The legend associated with the temple goes thus. Tarakasura, after severe Tapasya or penance to please Brahma, wanted the boon of being immortal, undying and invincible. Brahma could not grant this boon as it would make the demon all-powerful. So, Tarakasura added a condition that he may be killed only by the son of Lord Shiva. Tarakasura added this condition because, at that time Lord Shiva was in a state of Self-imposed exile. Sati had burnt her body in Daksha’s Yajna and since then Lord Shiva had gone into this state. So, Tharakasura reasoned that and there was no way that Lord Shiva was going to come out of this in the near future and thereby it was impossible for Him to beget a child. Emboldened by this boon, he attacked the Devas regularly.
The worried gods came to Lord Vishnu seeking a solution. They were asked by Lord Vishnu to get Lord Shiva out of the reclusive state. Meanwhile, Sati was born as daughter of Himavan, the Mountain-King. She was named Girija or Parvati.
The Gods came up to Himavan and made him agree to give his daughter Girija in marriage to Lord Shiva. Himavan took his daughter Girija to Lord Shiva. Lord Shiva did not agree to the proposal. Girija protested and got into a tapas to get married to Lord Shiva.

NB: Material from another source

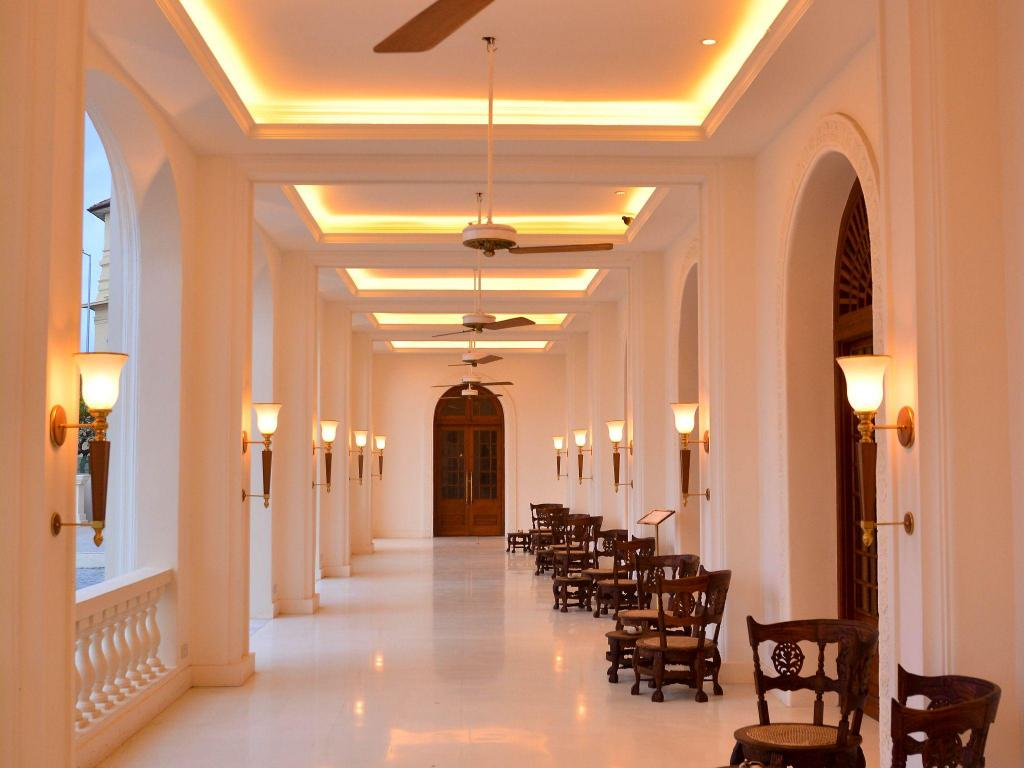 Tampilan interior Galle Face Hotel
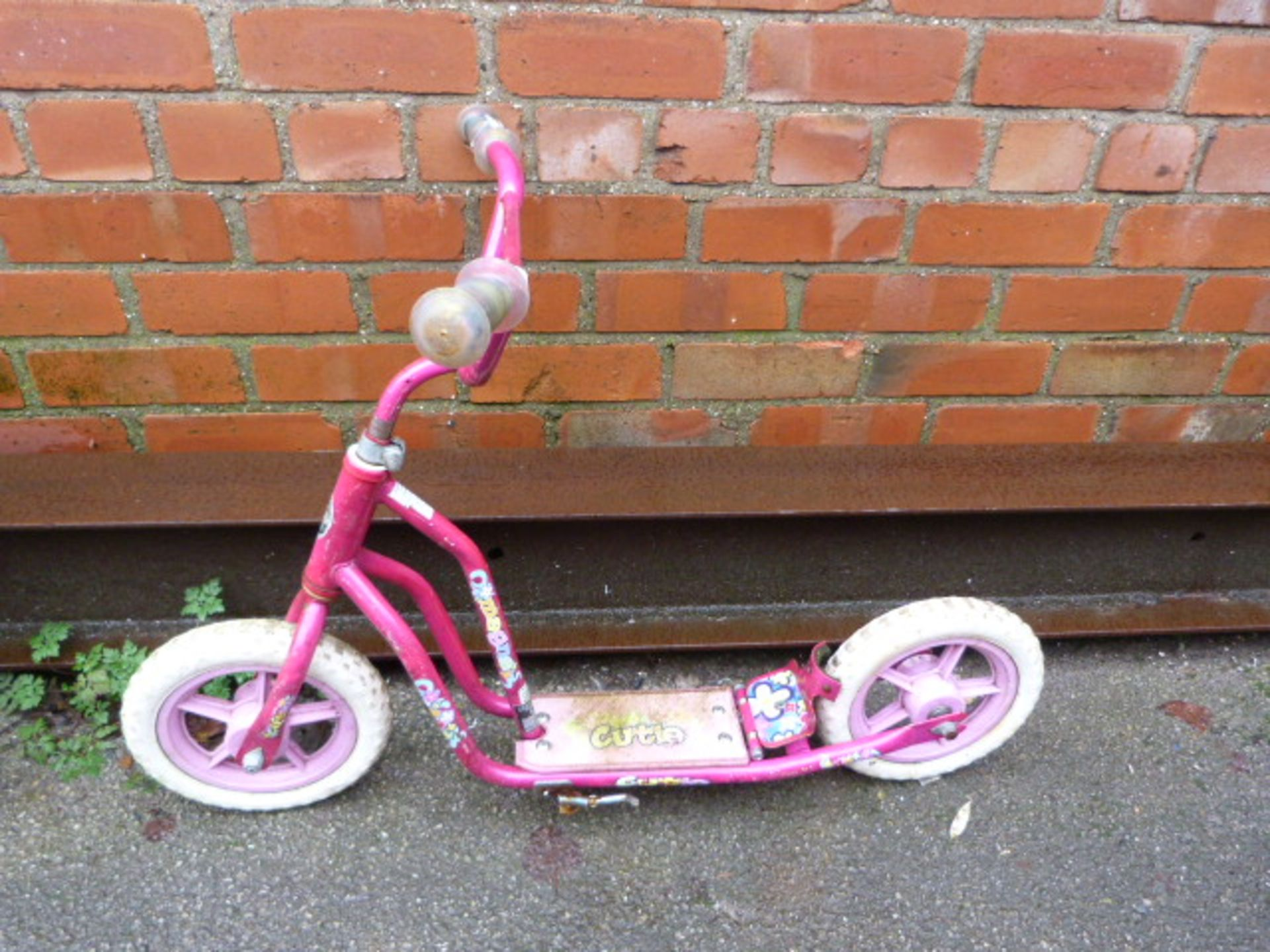 Lot 257 - Girl's Cutie Scooter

The Gods now approached Kamadeva or the God of Love to distract Lord Shiva from His ascetic state. Kamadeva was reduced to ashes in his endeavor when Lord Shiva opened His third eye and was burnt by the Rays arising from it. When Lord Shiva came to know of the facts and the circumstances that lead to Kamadeva’s misadventure, He pardoned Kamadeva and reinstated him.

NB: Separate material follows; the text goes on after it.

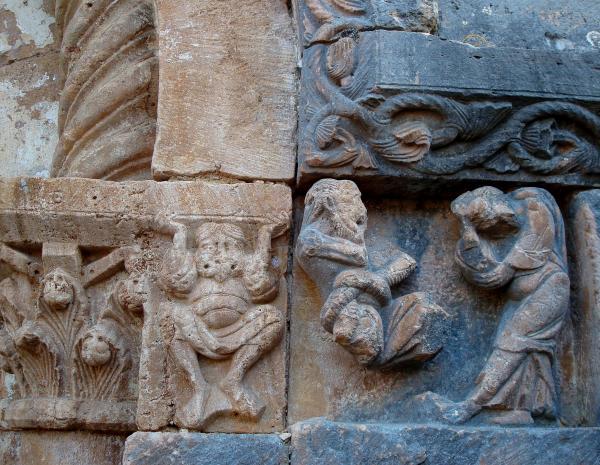 Portail roman de l'église de Blars (Lot)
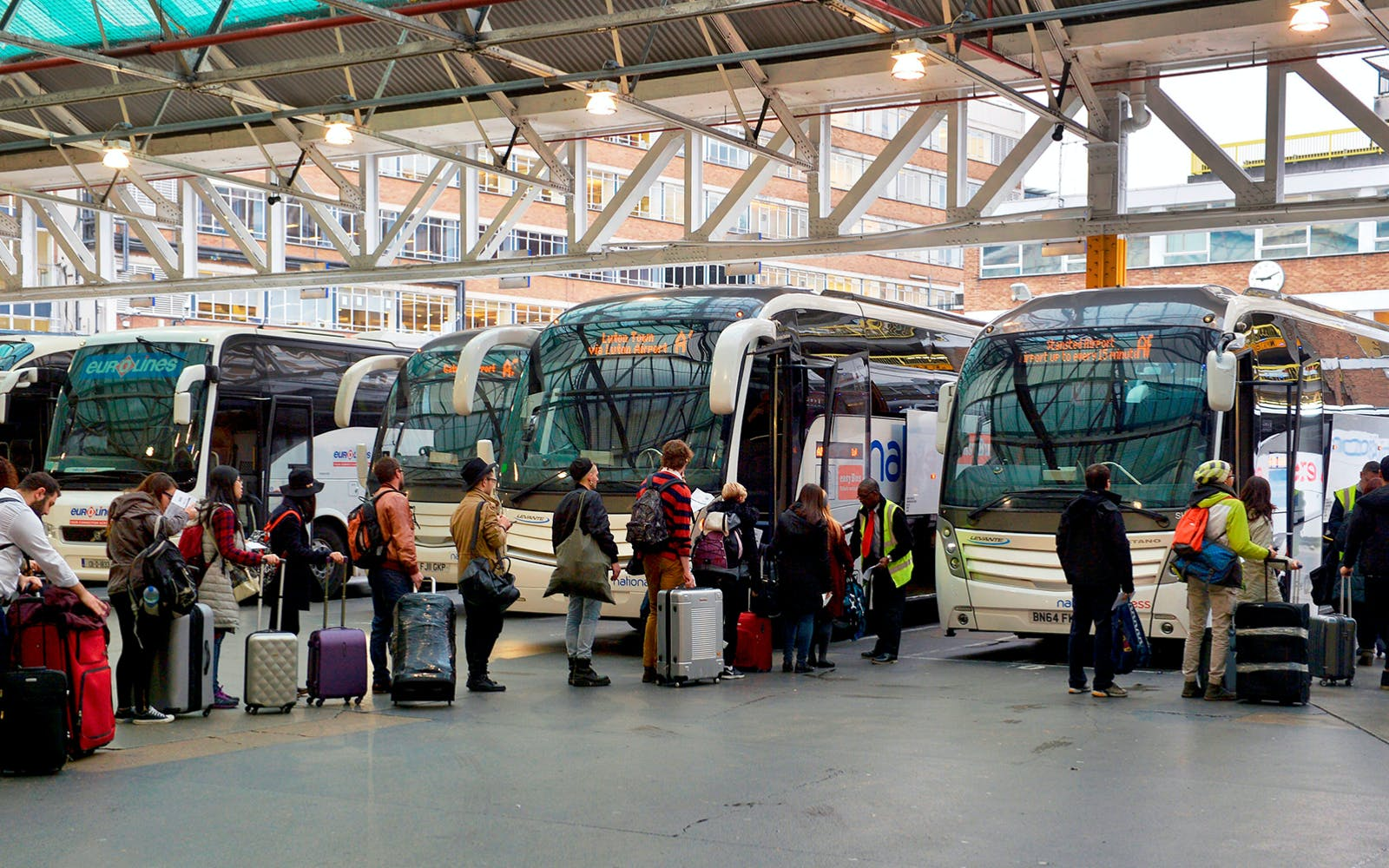 Stansted Airport to Victoria Station Bus Transfers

Lord Shiva in the meanwhile, tested Parvati’s devotion to Him when He went to Her in the guise of a a young Brahmachari and asked Her to marry Him. She declined. Lord Shiva was satisfied and granted her the boon. Now the intensity of the rays emanating from Lord Shiva was so powerful that it could potentially devour the whole Universe. Agni was entrusted with the mission of disquieting the Lord’s privacy to save the Universe. Agni sneaked into the Lord’s private room and asked for alms. An angry Lord lifted his Trident to obliterate Agni but was calmed by Parvati. Parvati went in and reappeared with the offering of Bhiksha by when Agni appeared in his original form. Parvati was infuriated and cursed him and to be all-devouring.
In the early hours of a cold winter morning, in the month of Karthika, Agni was blazing on the Banks of the Ganga. The wives of the Rishis had come for their morning bath. The cold was overwhelming and they went to Agni to warm themselves. As they reached the proximity of the fire they were all impregnated. The rays of Lord Shiva entered their bodies and Agni was released.
Unable to bear the heat, these rays were thrown into the Ganga by them. These rays were cooled by Ganga and a six-headed child was born. This child was known as Shanmukha or Karthikeya and a variety of other names. He is revered and famous as Muruga in South India, Sri Lanka, Malaysia and Singapore. Elsewhere, He is probably not accorded the same importance that is given to Him in these places. He is especially prayed by the Tamils all over the world.
Karthikeya was made the ‘Senapati’ or the leader of the army of the Gods. Karthikeya waged war or Tarakasura and killed him.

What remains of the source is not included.